Approaches to training ML programs


Machine learning is a subset of AI focused on developing computer programs that can analyze data to make decisions or predictions. AI designers often use ML in their AI programs because it doesn’t have the limitations of rule-based techniques.

There are three common approaches to training ML programs:

  • Supervised learning
  • Unsupervised learning
  • Reinforcement learning
Supervised learning

In this approach, the ML program learns from a labeled training set. A labeled training set includes data that is labeled or tagged, which provides context and meaning to the data.
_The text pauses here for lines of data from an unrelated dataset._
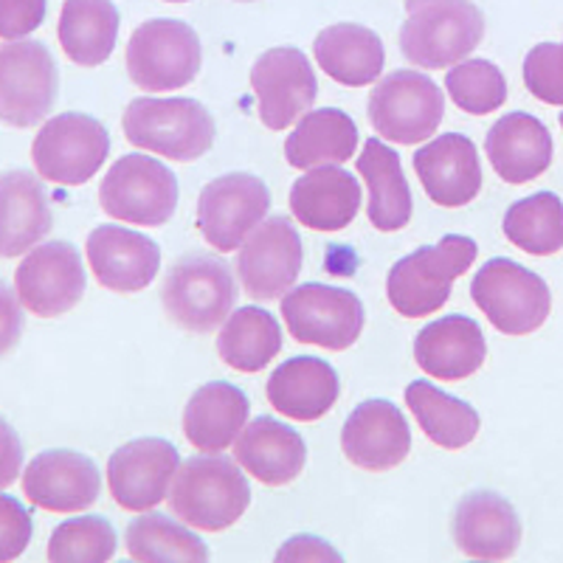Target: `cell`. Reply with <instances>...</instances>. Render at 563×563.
I'll return each mask as SVG.
<instances>
[{
  "label": "cell",
  "mask_w": 563,
  "mask_h": 563,
  "mask_svg": "<svg viewBox=\"0 0 563 563\" xmlns=\"http://www.w3.org/2000/svg\"><path fill=\"white\" fill-rule=\"evenodd\" d=\"M476 243L462 234H445L437 245H422L397 260L386 279L389 305L406 319H426L445 308L454 282L474 265Z\"/></svg>",
  "instance_id": "cell-3"
},
{
  "label": "cell",
  "mask_w": 563,
  "mask_h": 563,
  "mask_svg": "<svg viewBox=\"0 0 563 563\" xmlns=\"http://www.w3.org/2000/svg\"><path fill=\"white\" fill-rule=\"evenodd\" d=\"M485 153L505 184H530L550 169L552 135L541 119L516 110L487 130Z\"/></svg>",
  "instance_id": "cell-23"
},
{
  "label": "cell",
  "mask_w": 563,
  "mask_h": 563,
  "mask_svg": "<svg viewBox=\"0 0 563 563\" xmlns=\"http://www.w3.org/2000/svg\"><path fill=\"white\" fill-rule=\"evenodd\" d=\"M240 3H251V0H240Z\"/></svg>",
  "instance_id": "cell-47"
},
{
  "label": "cell",
  "mask_w": 563,
  "mask_h": 563,
  "mask_svg": "<svg viewBox=\"0 0 563 563\" xmlns=\"http://www.w3.org/2000/svg\"><path fill=\"white\" fill-rule=\"evenodd\" d=\"M276 561H341L339 552L313 536H299L282 547Z\"/></svg>",
  "instance_id": "cell-45"
},
{
  "label": "cell",
  "mask_w": 563,
  "mask_h": 563,
  "mask_svg": "<svg viewBox=\"0 0 563 563\" xmlns=\"http://www.w3.org/2000/svg\"><path fill=\"white\" fill-rule=\"evenodd\" d=\"M445 90L456 108L471 115H487L507 102V79L487 59H462L445 77Z\"/></svg>",
  "instance_id": "cell-38"
},
{
  "label": "cell",
  "mask_w": 563,
  "mask_h": 563,
  "mask_svg": "<svg viewBox=\"0 0 563 563\" xmlns=\"http://www.w3.org/2000/svg\"><path fill=\"white\" fill-rule=\"evenodd\" d=\"M355 169L366 180V192H369V209H366L369 223L386 234L406 229L411 223L415 200L400 167V155L386 147L380 139H366Z\"/></svg>",
  "instance_id": "cell-31"
},
{
  "label": "cell",
  "mask_w": 563,
  "mask_h": 563,
  "mask_svg": "<svg viewBox=\"0 0 563 563\" xmlns=\"http://www.w3.org/2000/svg\"><path fill=\"white\" fill-rule=\"evenodd\" d=\"M178 467L180 454L173 442L158 437L128 442L108 462L110 496L122 510H153L167 496Z\"/></svg>",
  "instance_id": "cell-17"
},
{
  "label": "cell",
  "mask_w": 563,
  "mask_h": 563,
  "mask_svg": "<svg viewBox=\"0 0 563 563\" xmlns=\"http://www.w3.org/2000/svg\"><path fill=\"white\" fill-rule=\"evenodd\" d=\"M23 467V442L18 431L0 417V490L12 485Z\"/></svg>",
  "instance_id": "cell-44"
},
{
  "label": "cell",
  "mask_w": 563,
  "mask_h": 563,
  "mask_svg": "<svg viewBox=\"0 0 563 563\" xmlns=\"http://www.w3.org/2000/svg\"><path fill=\"white\" fill-rule=\"evenodd\" d=\"M203 63L200 37L184 20L155 18L141 23L128 43V77L141 90H178L195 82Z\"/></svg>",
  "instance_id": "cell-7"
},
{
  "label": "cell",
  "mask_w": 563,
  "mask_h": 563,
  "mask_svg": "<svg viewBox=\"0 0 563 563\" xmlns=\"http://www.w3.org/2000/svg\"><path fill=\"white\" fill-rule=\"evenodd\" d=\"M234 460L268 487H285L299 479L308 462L301 434L274 417H254L234 440Z\"/></svg>",
  "instance_id": "cell-25"
},
{
  "label": "cell",
  "mask_w": 563,
  "mask_h": 563,
  "mask_svg": "<svg viewBox=\"0 0 563 563\" xmlns=\"http://www.w3.org/2000/svg\"><path fill=\"white\" fill-rule=\"evenodd\" d=\"M561 128H563V113H561Z\"/></svg>",
  "instance_id": "cell-49"
},
{
  "label": "cell",
  "mask_w": 563,
  "mask_h": 563,
  "mask_svg": "<svg viewBox=\"0 0 563 563\" xmlns=\"http://www.w3.org/2000/svg\"><path fill=\"white\" fill-rule=\"evenodd\" d=\"M85 251L97 282L113 294L144 290L161 271L158 243L122 225H99L90 231Z\"/></svg>",
  "instance_id": "cell-21"
},
{
  "label": "cell",
  "mask_w": 563,
  "mask_h": 563,
  "mask_svg": "<svg viewBox=\"0 0 563 563\" xmlns=\"http://www.w3.org/2000/svg\"><path fill=\"white\" fill-rule=\"evenodd\" d=\"M406 404L420 422V429L440 449L460 451L479 434V411L460 397L437 389L429 380H411L406 386Z\"/></svg>",
  "instance_id": "cell-34"
},
{
  "label": "cell",
  "mask_w": 563,
  "mask_h": 563,
  "mask_svg": "<svg viewBox=\"0 0 563 563\" xmlns=\"http://www.w3.org/2000/svg\"><path fill=\"white\" fill-rule=\"evenodd\" d=\"M400 52L426 70L451 68L479 48L485 14L474 0H406Z\"/></svg>",
  "instance_id": "cell-1"
},
{
  "label": "cell",
  "mask_w": 563,
  "mask_h": 563,
  "mask_svg": "<svg viewBox=\"0 0 563 563\" xmlns=\"http://www.w3.org/2000/svg\"><path fill=\"white\" fill-rule=\"evenodd\" d=\"M487 341L482 327L467 316H445L422 327L415 339V361L437 380H465L482 369Z\"/></svg>",
  "instance_id": "cell-24"
},
{
  "label": "cell",
  "mask_w": 563,
  "mask_h": 563,
  "mask_svg": "<svg viewBox=\"0 0 563 563\" xmlns=\"http://www.w3.org/2000/svg\"><path fill=\"white\" fill-rule=\"evenodd\" d=\"M23 493L34 507L52 512H79L97 505L102 476L97 462L79 451H43L29 462Z\"/></svg>",
  "instance_id": "cell-18"
},
{
  "label": "cell",
  "mask_w": 563,
  "mask_h": 563,
  "mask_svg": "<svg viewBox=\"0 0 563 563\" xmlns=\"http://www.w3.org/2000/svg\"><path fill=\"white\" fill-rule=\"evenodd\" d=\"M251 88L260 102V119L268 130H285L313 108L319 97L313 65L299 48H271L251 68Z\"/></svg>",
  "instance_id": "cell-15"
},
{
  "label": "cell",
  "mask_w": 563,
  "mask_h": 563,
  "mask_svg": "<svg viewBox=\"0 0 563 563\" xmlns=\"http://www.w3.org/2000/svg\"><path fill=\"white\" fill-rule=\"evenodd\" d=\"M52 225V203L37 175L26 169L0 175V256H23L48 238Z\"/></svg>",
  "instance_id": "cell-28"
},
{
  "label": "cell",
  "mask_w": 563,
  "mask_h": 563,
  "mask_svg": "<svg viewBox=\"0 0 563 563\" xmlns=\"http://www.w3.org/2000/svg\"><path fill=\"white\" fill-rule=\"evenodd\" d=\"M301 240L288 218L274 214L251 231L238 260L243 290L256 301L282 299L299 279Z\"/></svg>",
  "instance_id": "cell-16"
},
{
  "label": "cell",
  "mask_w": 563,
  "mask_h": 563,
  "mask_svg": "<svg viewBox=\"0 0 563 563\" xmlns=\"http://www.w3.org/2000/svg\"><path fill=\"white\" fill-rule=\"evenodd\" d=\"M341 449L355 467L384 474L406 462L411 451V429L404 411L391 400L375 397V400H364L346 417Z\"/></svg>",
  "instance_id": "cell-19"
},
{
  "label": "cell",
  "mask_w": 563,
  "mask_h": 563,
  "mask_svg": "<svg viewBox=\"0 0 563 563\" xmlns=\"http://www.w3.org/2000/svg\"><path fill=\"white\" fill-rule=\"evenodd\" d=\"M282 350V327L263 308H240L223 321L218 352L225 366L243 375L263 372Z\"/></svg>",
  "instance_id": "cell-35"
},
{
  "label": "cell",
  "mask_w": 563,
  "mask_h": 563,
  "mask_svg": "<svg viewBox=\"0 0 563 563\" xmlns=\"http://www.w3.org/2000/svg\"><path fill=\"white\" fill-rule=\"evenodd\" d=\"M119 9L113 0H65L59 12V45L70 63L97 68L108 63L119 40Z\"/></svg>",
  "instance_id": "cell-32"
},
{
  "label": "cell",
  "mask_w": 563,
  "mask_h": 563,
  "mask_svg": "<svg viewBox=\"0 0 563 563\" xmlns=\"http://www.w3.org/2000/svg\"><path fill=\"white\" fill-rule=\"evenodd\" d=\"M415 169L429 200L442 209L474 203L482 189L479 150L462 133L437 135L417 150Z\"/></svg>",
  "instance_id": "cell-20"
},
{
  "label": "cell",
  "mask_w": 563,
  "mask_h": 563,
  "mask_svg": "<svg viewBox=\"0 0 563 563\" xmlns=\"http://www.w3.org/2000/svg\"><path fill=\"white\" fill-rule=\"evenodd\" d=\"M59 68L40 40H20L0 48V122L34 128L52 113Z\"/></svg>",
  "instance_id": "cell-12"
},
{
  "label": "cell",
  "mask_w": 563,
  "mask_h": 563,
  "mask_svg": "<svg viewBox=\"0 0 563 563\" xmlns=\"http://www.w3.org/2000/svg\"><path fill=\"white\" fill-rule=\"evenodd\" d=\"M561 57H563V43H561Z\"/></svg>",
  "instance_id": "cell-48"
},
{
  "label": "cell",
  "mask_w": 563,
  "mask_h": 563,
  "mask_svg": "<svg viewBox=\"0 0 563 563\" xmlns=\"http://www.w3.org/2000/svg\"><path fill=\"white\" fill-rule=\"evenodd\" d=\"M251 507V487L240 465L225 456H192L178 467L169 493V510L186 527L223 532Z\"/></svg>",
  "instance_id": "cell-2"
},
{
  "label": "cell",
  "mask_w": 563,
  "mask_h": 563,
  "mask_svg": "<svg viewBox=\"0 0 563 563\" xmlns=\"http://www.w3.org/2000/svg\"><path fill=\"white\" fill-rule=\"evenodd\" d=\"M85 265L77 249L63 240L40 245L14 271V290L20 305L40 319L68 313L85 296Z\"/></svg>",
  "instance_id": "cell-14"
},
{
  "label": "cell",
  "mask_w": 563,
  "mask_h": 563,
  "mask_svg": "<svg viewBox=\"0 0 563 563\" xmlns=\"http://www.w3.org/2000/svg\"><path fill=\"white\" fill-rule=\"evenodd\" d=\"M313 57L327 77L346 88H364L380 79L386 63L384 40L358 23H335L316 37Z\"/></svg>",
  "instance_id": "cell-30"
},
{
  "label": "cell",
  "mask_w": 563,
  "mask_h": 563,
  "mask_svg": "<svg viewBox=\"0 0 563 563\" xmlns=\"http://www.w3.org/2000/svg\"><path fill=\"white\" fill-rule=\"evenodd\" d=\"M161 301L169 319L189 333H211L223 324L238 305V282L223 260L184 256L169 268Z\"/></svg>",
  "instance_id": "cell-5"
},
{
  "label": "cell",
  "mask_w": 563,
  "mask_h": 563,
  "mask_svg": "<svg viewBox=\"0 0 563 563\" xmlns=\"http://www.w3.org/2000/svg\"><path fill=\"white\" fill-rule=\"evenodd\" d=\"M454 541L474 561H507L519 552V512L505 496L474 490L454 510Z\"/></svg>",
  "instance_id": "cell-22"
},
{
  "label": "cell",
  "mask_w": 563,
  "mask_h": 563,
  "mask_svg": "<svg viewBox=\"0 0 563 563\" xmlns=\"http://www.w3.org/2000/svg\"><path fill=\"white\" fill-rule=\"evenodd\" d=\"M525 85L538 102L563 104L561 43H538L525 57Z\"/></svg>",
  "instance_id": "cell-40"
},
{
  "label": "cell",
  "mask_w": 563,
  "mask_h": 563,
  "mask_svg": "<svg viewBox=\"0 0 563 563\" xmlns=\"http://www.w3.org/2000/svg\"><path fill=\"white\" fill-rule=\"evenodd\" d=\"M290 211L305 229L344 231L361 211L358 178L341 167H313L290 186Z\"/></svg>",
  "instance_id": "cell-27"
},
{
  "label": "cell",
  "mask_w": 563,
  "mask_h": 563,
  "mask_svg": "<svg viewBox=\"0 0 563 563\" xmlns=\"http://www.w3.org/2000/svg\"><path fill=\"white\" fill-rule=\"evenodd\" d=\"M471 296L499 333L530 335L550 319L552 294L547 282L525 265L496 256L471 282Z\"/></svg>",
  "instance_id": "cell-6"
},
{
  "label": "cell",
  "mask_w": 563,
  "mask_h": 563,
  "mask_svg": "<svg viewBox=\"0 0 563 563\" xmlns=\"http://www.w3.org/2000/svg\"><path fill=\"white\" fill-rule=\"evenodd\" d=\"M271 209L268 186L256 175L229 173L203 186L198 200L200 238L220 254L238 251Z\"/></svg>",
  "instance_id": "cell-13"
},
{
  "label": "cell",
  "mask_w": 563,
  "mask_h": 563,
  "mask_svg": "<svg viewBox=\"0 0 563 563\" xmlns=\"http://www.w3.org/2000/svg\"><path fill=\"white\" fill-rule=\"evenodd\" d=\"M358 150V128L339 108H321L296 124L285 141V158L296 169H313L341 164Z\"/></svg>",
  "instance_id": "cell-33"
},
{
  "label": "cell",
  "mask_w": 563,
  "mask_h": 563,
  "mask_svg": "<svg viewBox=\"0 0 563 563\" xmlns=\"http://www.w3.org/2000/svg\"><path fill=\"white\" fill-rule=\"evenodd\" d=\"M48 0H0V37L26 40L45 20Z\"/></svg>",
  "instance_id": "cell-42"
},
{
  "label": "cell",
  "mask_w": 563,
  "mask_h": 563,
  "mask_svg": "<svg viewBox=\"0 0 563 563\" xmlns=\"http://www.w3.org/2000/svg\"><path fill=\"white\" fill-rule=\"evenodd\" d=\"M115 552V530L102 516H79L48 538V561L54 563H104Z\"/></svg>",
  "instance_id": "cell-39"
},
{
  "label": "cell",
  "mask_w": 563,
  "mask_h": 563,
  "mask_svg": "<svg viewBox=\"0 0 563 563\" xmlns=\"http://www.w3.org/2000/svg\"><path fill=\"white\" fill-rule=\"evenodd\" d=\"M122 128L133 147L180 164L203 158L214 144V119L198 99H133Z\"/></svg>",
  "instance_id": "cell-4"
},
{
  "label": "cell",
  "mask_w": 563,
  "mask_h": 563,
  "mask_svg": "<svg viewBox=\"0 0 563 563\" xmlns=\"http://www.w3.org/2000/svg\"><path fill=\"white\" fill-rule=\"evenodd\" d=\"M124 544L139 563H206L209 550L195 532L175 525L167 516L150 512L128 527Z\"/></svg>",
  "instance_id": "cell-37"
},
{
  "label": "cell",
  "mask_w": 563,
  "mask_h": 563,
  "mask_svg": "<svg viewBox=\"0 0 563 563\" xmlns=\"http://www.w3.org/2000/svg\"><path fill=\"white\" fill-rule=\"evenodd\" d=\"M445 115V97L434 79L417 70H391L369 93V119L391 144H422Z\"/></svg>",
  "instance_id": "cell-10"
},
{
  "label": "cell",
  "mask_w": 563,
  "mask_h": 563,
  "mask_svg": "<svg viewBox=\"0 0 563 563\" xmlns=\"http://www.w3.org/2000/svg\"><path fill=\"white\" fill-rule=\"evenodd\" d=\"M505 238L532 256H552L563 249V200L538 192L512 203L505 214Z\"/></svg>",
  "instance_id": "cell-36"
},
{
  "label": "cell",
  "mask_w": 563,
  "mask_h": 563,
  "mask_svg": "<svg viewBox=\"0 0 563 563\" xmlns=\"http://www.w3.org/2000/svg\"><path fill=\"white\" fill-rule=\"evenodd\" d=\"M110 135L88 113H59L34 135L32 161L40 178L59 186L88 184L108 161Z\"/></svg>",
  "instance_id": "cell-9"
},
{
  "label": "cell",
  "mask_w": 563,
  "mask_h": 563,
  "mask_svg": "<svg viewBox=\"0 0 563 563\" xmlns=\"http://www.w3.org/2000/svg\"><path fill=\"white\" fill-rule=\"evenodd\" d=\"M23 335V308H20V296L9 288L7 282H0V358L18 346Z\"/></svg>",
  "instance_id": "cell-43"
},
{
  "label": "cell",
  "mask_w": 563,
  "mask_h": 563,
  "mask_svg": "<svg viewBox=\"0 0 563 563\" xmlns=\"http://www.w3.org/2000/svg\"><path fill=\"white\" fill-rule=\"evenodd\" d=\"M251 415L243 389L211 380L200 386L184 409V434L203 454H220L238 440Z\"/></svg>",
  "instance_id": "cell-29"
},
{
  "label": "cell",
  "mask_w": 563,
  "mask_h": 563,
  "mask_svg": "<svg viewBox=\"0 0 563 563\" xmlns=\"http://www.w3.org/2000/svg\"><path fill=\"white\" fill-rule=\"evenodd\" d=\"M104 214L133 225H164L178 209V178L161 161L144 153L119 158L99 186Z\"/></svg>",
  "instance_id": "cell-8"
},
{
  "label": "cell",
  "mask_w": 563,
  "mask_h": 563,
  "mask_svg": "<svg viewBox=\"0 0 563 563\" xmlns=\"http://www.w3.org/2000/svg\"><path fill=\"white\" fill-rule=\"evenodd\" d=\"M282 319L299 344L333 352L350 350L361 339L366 324L358 296L335 285H321V282L290 290L282 299Z\"/></svg>",
  "instance_id": "cell-11"
},
{
  "label": "cell",
  "mask_w": 563,
  "mask_h": 563,
  "mask_svg": "<svg viewBox=\"0 0 563 563\" xmlns=\"http://www.w3.org/2000/svg\"><path fill=\"white\" fill-rule=\"evenodd\" d=\"M265 395L276 415L299 422H316L335 406L341 395V380L339 372L327 361L299 355L271 372Z\"/></svg>",
  "instance_id": "cell-26"
},
{
  "label": "cell",
  "mask_w": 563,
  "mask_h": 563,
  "mask_svg": "<svg viewBox=\"0 0 563 563\" xmlns=\"http://www.w3.org/2000/svg\"><path fill=\"white\" fill-rule=\"evenodd\" d=\"M32 512L20 505L14 496L0 493V563L18 561L32 544Z\"/></svg>",
  "instance_id": "cell-41"
},
{
  "label": "cell",
  "mask_w": 563,
  "mask_h": 563,
  "mask_svg": "<svg viewBox=\"0 0 563 563\" xmlns=\"http://www.w3.org/2000/svg\"><path fill=\"white\" fill-rule=\"evenodd\" d=\"M167 3H189V0H167Z\"/></svg>",
  "instance_id": "cell-46"
}]
</instances>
For instance, an email spam filter that’s trained with supervised learning would use a training set of emails that are labeled as “spam” or “not spam.” Supervised learning is often used when there’s a specific output in mind.

Unsupervised learning

In this approach, the ML program learns from an unlabeled training set. An unlabeled training set includes data that does not have labels or tags. For instance, ML might be used to analyze a dataset of unsorted  email messages and find patterns in topics, keywords, or contacts. In other words, unsupervised learning is used to identify patterns in data without a specific output in mind.

Reinforcement learning

In this approach, the ML program uses trial-and-error to learn which actions lead to the best outcome. The program learns to do this by getting rewarded for making good choices that lead to the desired results. Reinforcement learning is commonly used by conversational AI tools. As these tools receive feedback from users and AI designers, they learn to generate effective responses.

Each ML technique has its own strengths and weaknesses. Depending on the type of data that’s available and what’s needed to solve the particular problem, AI designers may use one, two, or all three of these techniques to produce an AI-powered solution.